Claudia Jones, 45, a home health care worker voting late yesterday in Ward 8, said the election results represent a triumph for residents east of the river, who have long clamored for a bigger piece of the city's expanding economic pie.
"Things are going to start changing here for us. We deserve it," Jones said. "It seems so long we've been forgotten."
Across the city, elections officials reported record turnouts, driven mainly by the fierce battle for the presidency. Citywide, an additional 30,000 people had registered to vote compared with four years ago. In virtually every precinct, lines were long and polling places were packed, particularly in the busy morning hours when many people tried to cast ballots on their way to work.
At St. Columba's Episcopal Church near Tenleytown, nearly half of the precinct's 2,745 registered voters had cast ballots by 1 p.m., according to precinct captain Raif Meier. At Foundry United Methodist Church near Dupont Circle, people waited more than an hour in a line that stretched out the door and along the sidewalk for nearly a block and a half.
"I wasn't early enough," said Jim Dunton, 45, who was stuck in line at 8 a.m. Dunton wouldn't say whether he planned to vote for President Bush or Democrat John F. Kerry. But, he said, "there are life and death issues at stake here."
At Ketcham Elementary in Southeast Washington, precinct captain Robert E. Hairston said more than 1,300 voters had cast ballots, triple the number in a normal election. T'Chaka Sapp, who was running for an Advisory Neighborhood Commission post, chalked it up to young voters coming out to vote against the president and the war in Iraq.
"The kids are afraid. They have friends who are 18 who went to war, and they're ending up handicapped or dead," Sapp said. "Before, kids didn't think it mattered because it didn't directly affect them. Now it's affecting them."
Some might argue that there were equally important issues at stake in the races for D.C. school board. Mayor Anthony A. Williams (D) has called the city's schools the worst in the nation, and student performance lags badly.
In District 1, which comprises Wards 1 and 2, incumbent Julie Mikuta was so frustrated by the glacial pace of reform that she chose not to seek reelection. In District 2, which comprises Wards 3 and 4, incumbent Singleton seemed to suffer at the hands of voters infuriated by his failure to show up for board meetings.
Winner Reinoso said he purposely campaigned throughout the district, which is divided by Rock Creek Park into mostly white and mostly African American sectors.
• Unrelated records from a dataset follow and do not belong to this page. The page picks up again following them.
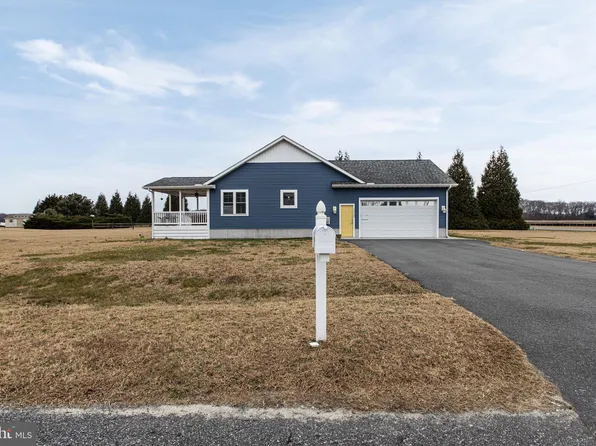 30200 Cottage Ln, Millsboro, DE 19966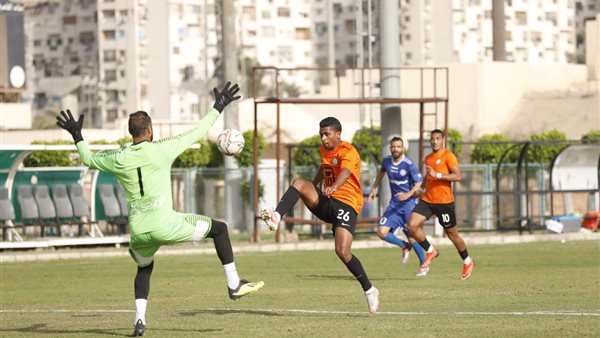 البنك الأهلي وأسوان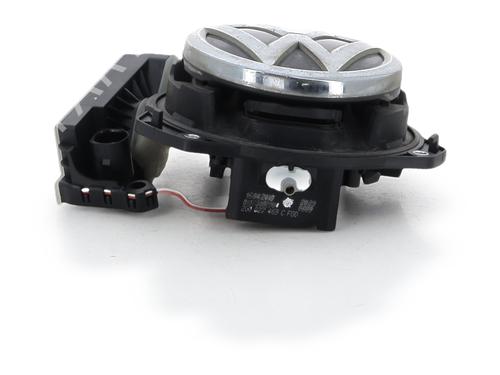 tailgate-handle-vw-polo-vi-aw1-bz1-ae1-2017-33033553 main image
"The key was, from the beginning, sending the signal that we were going to represent every neighborhood . . . and not be the 'Ward 3 candidate' or the 'Ward 4 candidate,' " said Reinoso, 35, who was endorsed by Ward 4 council member Adrian M. Fenty (D).
In other races, incumbents easily prevailed against underfunded and little-known challengers -- except for Fenty, who was unopposed.
Council member Carol Schwartz (R-At Large) staved off a challenge from Independent Tony Dominguez and D.C. Statehood Green Party candidate Laurent Ross. Council member Jack Evans (D-Ward 2) crushed Republican Jesse James Price Sr. and D.C. Statehood Green party candidate Jay Houston Marx.
Del. Eleanor Holmes Norton (D), the District's nonvoting representative in Congress, dispatched with her Republican opponent, Michael Andrew Monroe. And shadow Rep. Ray Browne (D), an unpaid official elected to lobby for District voting rights, easily defeated D.C. Statehood Green Party candidate Adam Eidinger, an anti-globalization protester who has tried twice to unseat Browne.